AH: Yes, I would have a lot of multiples.
HW: Allie is going to take over the world and live somewhere really cool.
AH: And I will still have four states left to visit. I need to get to Washington, Oregon, Alaska and Hawaii eventually.
MO: Allie is clearly very interesting. She also has a twin.
HW: Yeah, you should just do the Porch Profile on her.
MO: Hallie will be in her own flat in Chicago, because she doesn’t want to get married. And she will be blogging about how getting married is stupid and binding yourself to one person is archaic.
MM: Oh, and she will have cured diabetes and epilepsy.
MO: Marissa. White picket fence. Three kids. With perfect meals and perfect portions. In the suburbs of Chicago. And she and her husband are both going to work at an ad agency and be like a dynamic duo.
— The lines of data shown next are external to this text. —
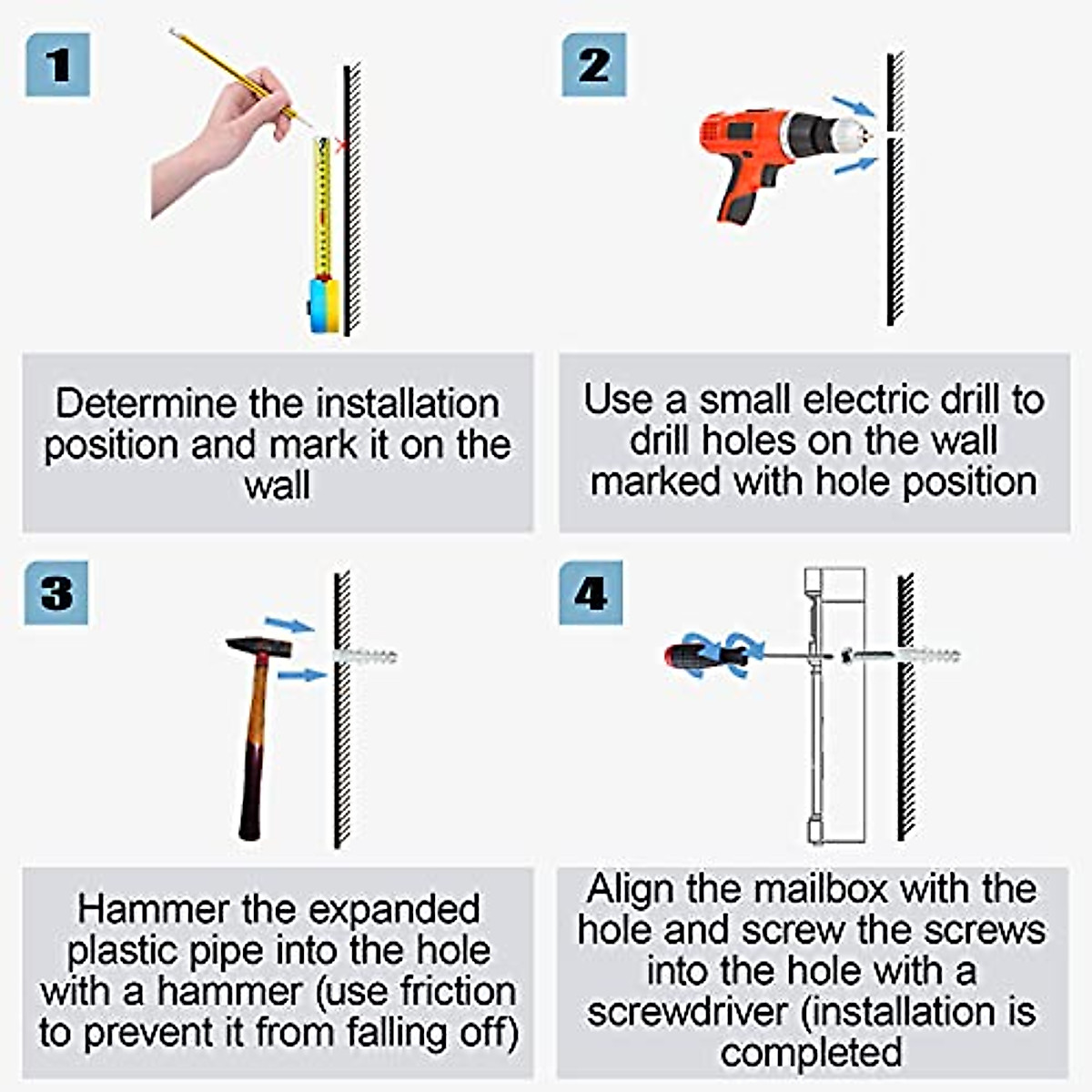 1

Determine the installation position and mark it on the wall

2

Use a small electric drill to drill holes on the wall marked with hole position

3

Hammer the expanded plastic pipe into the hole with a hammer (use friction to prevent it from falling off)

4

Align the mailbox with the hole and screw the screws into the hole with a screwdriver (installation is completed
HW: Meghan will have seven dogs.
MO: Definitely a dog lady … but hopefully be in love? Maybe? I’m going to live in the city too. Maybe move to the ‘burbs eventually.
HW: Don’t sell out. Be my roommate.
AH: Meghan, you’re not going to let us come over, because we’ll mess your entire house up.
MO: Amanda will have her own bakery on the side, because she’s an entrepreneur.
MM: And we will all be living in her basement.
AR: Gotta have my taste testers!
HW: I will be taking loans out of her bank account.
MM: When you guys visit this is how it will be: Auntie Meg will bring the pups. Auntie Allie will bring the fish sticks. Auntie Amanda with the crafts. And Auntie Hal with all the goodies.
MO: Allie, you will have a wall of Biggie stuff.
MM: We will all get together to watch the Duggars.
MO: No, I hope one of them goes crazy.
HW: “Breaking Duggars.”
MM: Hallie and John David will end up together.
HW: I will corrupt him. We don’t do side hugs, John David.
AR: That’s right … straight to hand holding.